Hello,
I am surprised that the power switch is only 0.3A, for what potential?
"FDMS8025 FET has a Resistance of 3.5 milliohms" Yes for 4.5V but at 21A! Adding solder connections is probably more.
By convention, the negative pole of a circuit is also named by the term "Ground" is often used to refer to a common reference point for voltage in a circuit. In many circuits, the negative terminal is often connected to ground (0 volts) to provide a reference point to measure the voltage. This ensures the safety and stability of electrical systems.
Why the negative is the ground:
- The ground serves as a return path for the current and a reference point for voltages in a circuit.

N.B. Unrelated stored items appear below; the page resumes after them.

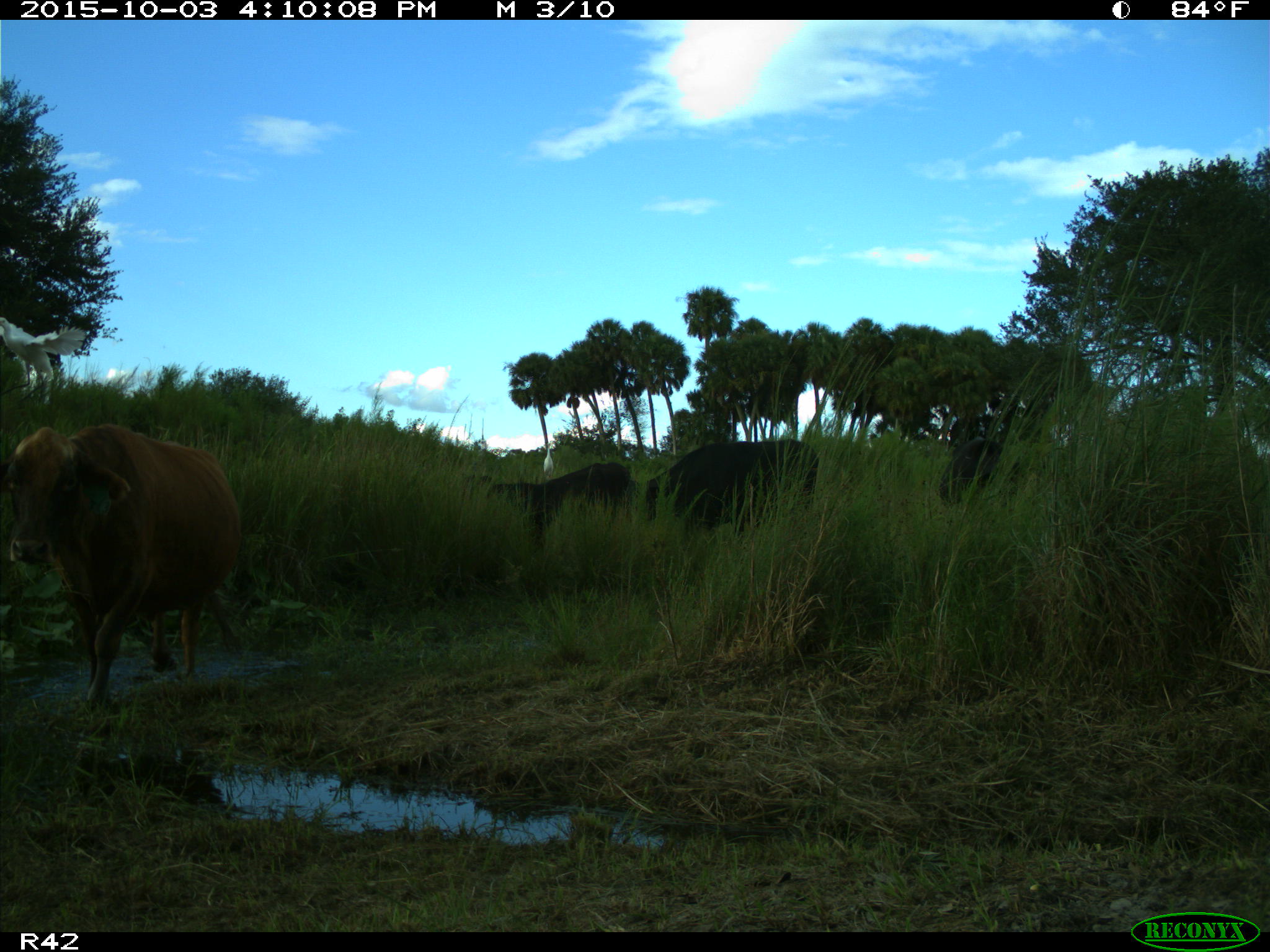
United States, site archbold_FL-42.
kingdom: Animalia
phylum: Chordata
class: Mammalia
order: Artiodactyla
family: Bovidae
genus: Bos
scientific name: Bos taurus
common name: domestic cow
Bos taurus (domestic cow).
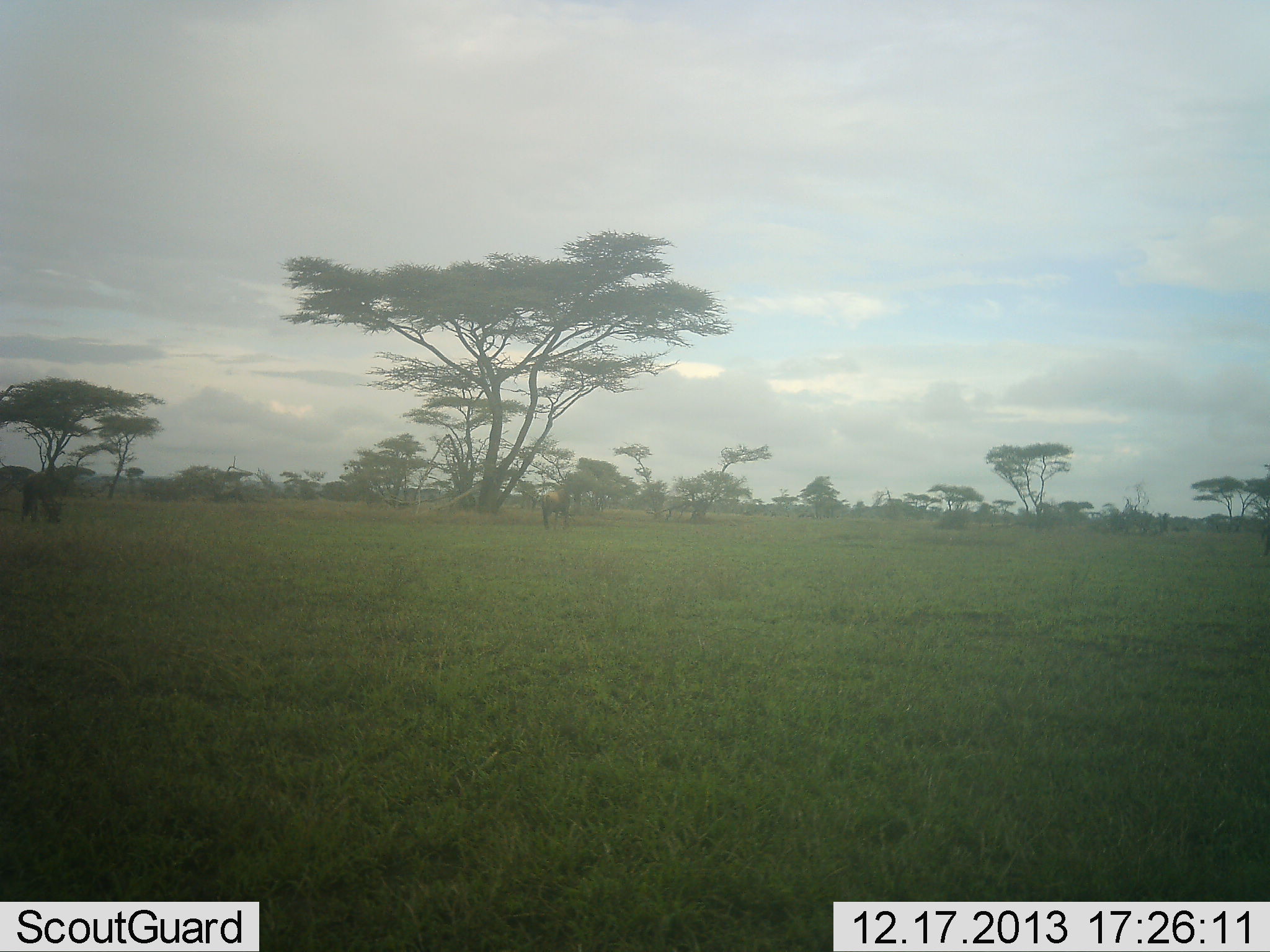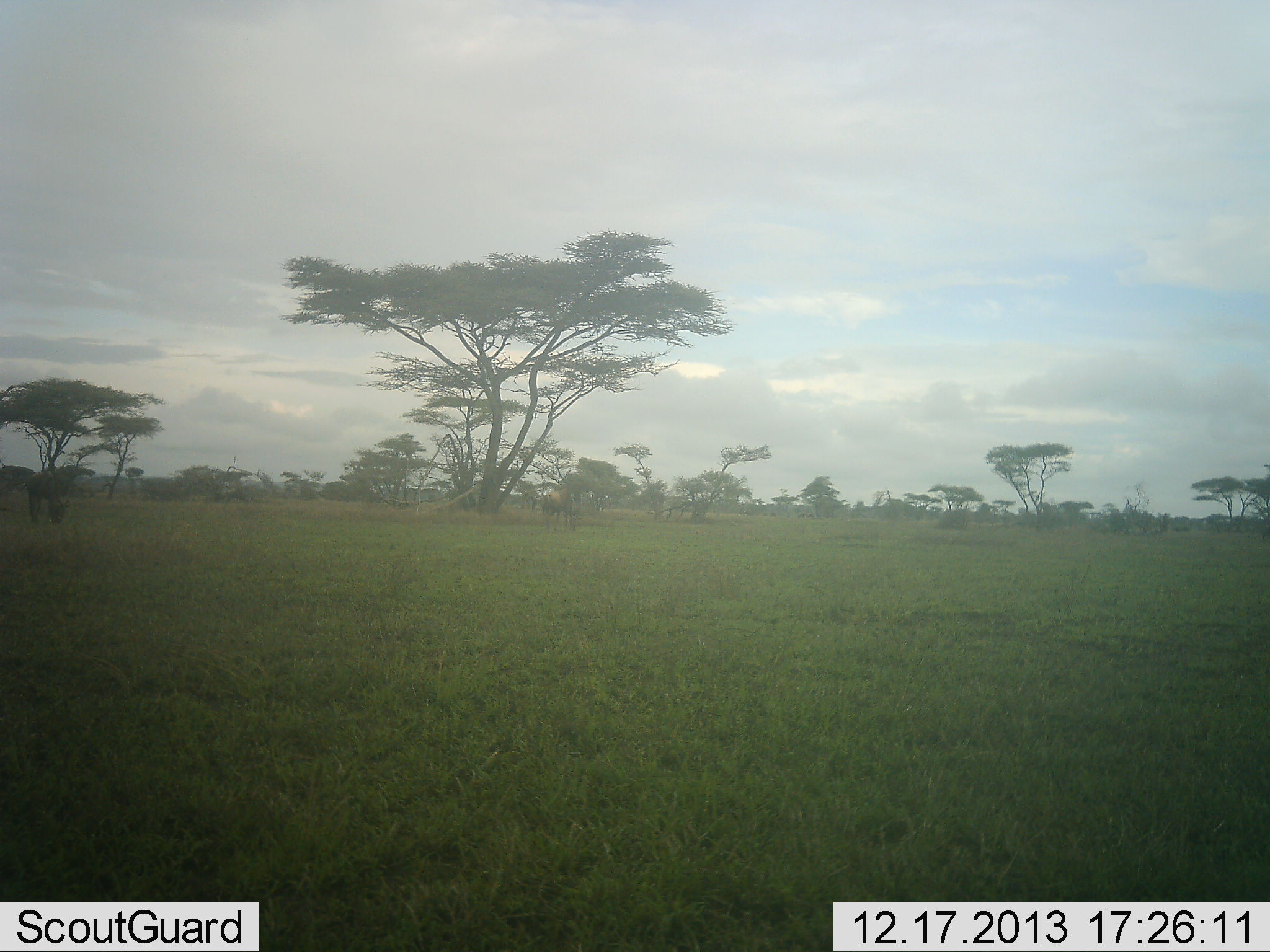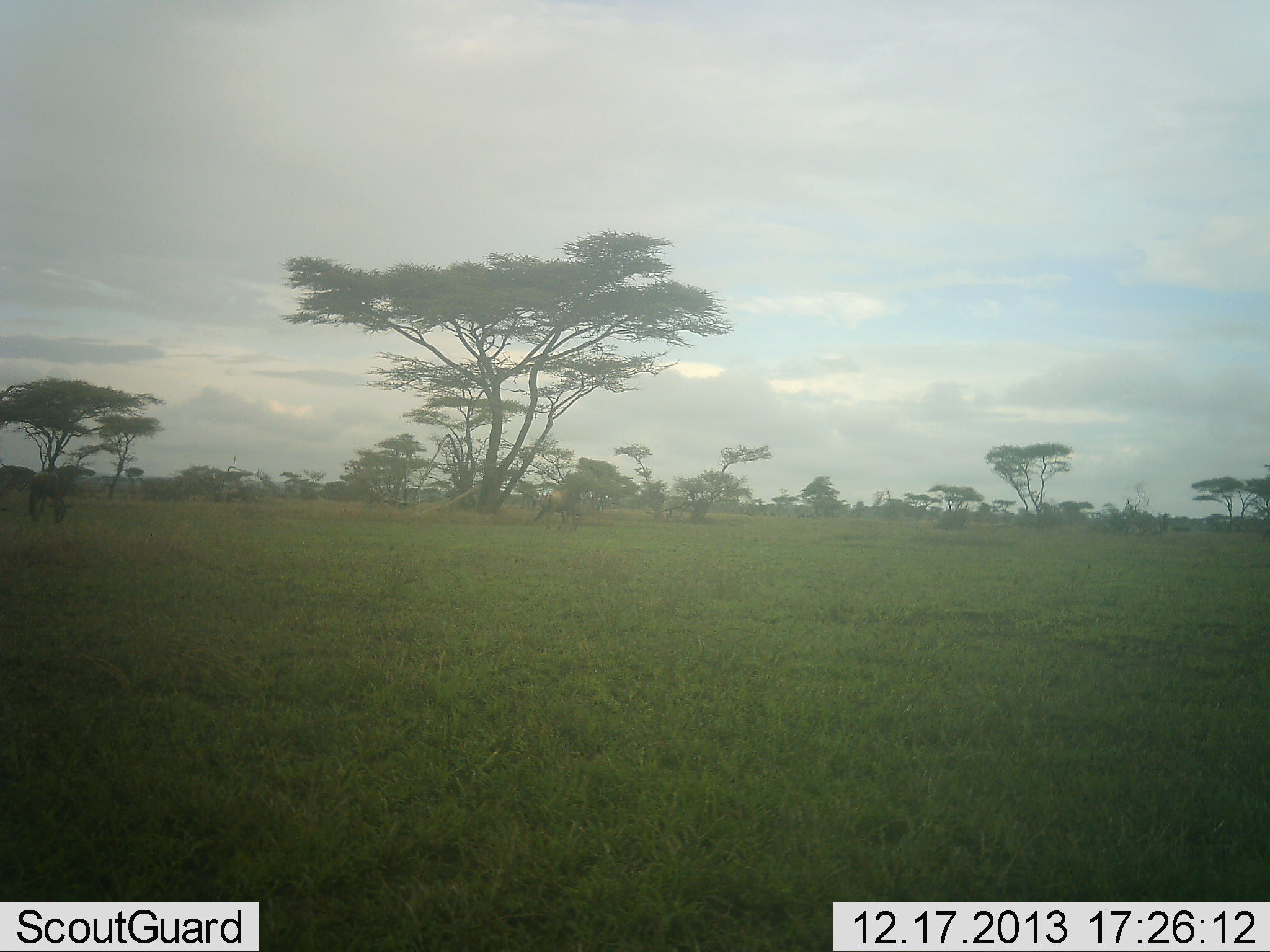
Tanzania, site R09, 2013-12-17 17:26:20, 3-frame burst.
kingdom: Animalia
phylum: Chordata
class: Mammalia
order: Artiodactyla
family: Bovidae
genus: Connochaetes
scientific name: Connochaetes taurinus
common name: blue wildebeest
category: wildebeest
Wildebeest (blue wildebeest) (Connochaetes taurinus), count 2. Behavior (volunteer vote fractions): standing 11%, resting 0%, moving 11%, interacting 0%. Young present (vote fraction): 0%. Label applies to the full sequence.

- In many DC circuits, especially in battery supplied systems, the negative terminal is generally at a potential lower than the positive terminal. The landing of the negative terminal helps to establish a common reference point for all the components of the circuit.
Well, this is up to you, it's just a convention!
I understood for C6, my concept should be to cut the positive using only a switch able to support 5V and 2A (or more).
I make a mistake on my surface calculation, no real dimension on the size of the PCB sorry, BTW, take a new PCB with full copper on both sides and weigh it, do it for your current PCB and you will have a good idea of weight difference. It's up to you to see if x% of weight increase is less than x% flight autonomy. Same for the increase in traces. (Is the flight weight in pico-gram )
For the time constant, it is determined by R6 (22K) and C5 (100nF) which gives, more or less 2.2 ms, sorry to send you back the question, but why do you put this on PB4 of the UC? The key is probably in your code, but without it, impossible to understand the reason.
My supposition, If PB4 is an input, and PB1 an output, makes it possible to consider this R/C for power on reset (POR), to be sure of the UC state at startup. In this case, are 2.2 ms sufficient or not? The Attiny turns below 100us, it should be enough!
You agree?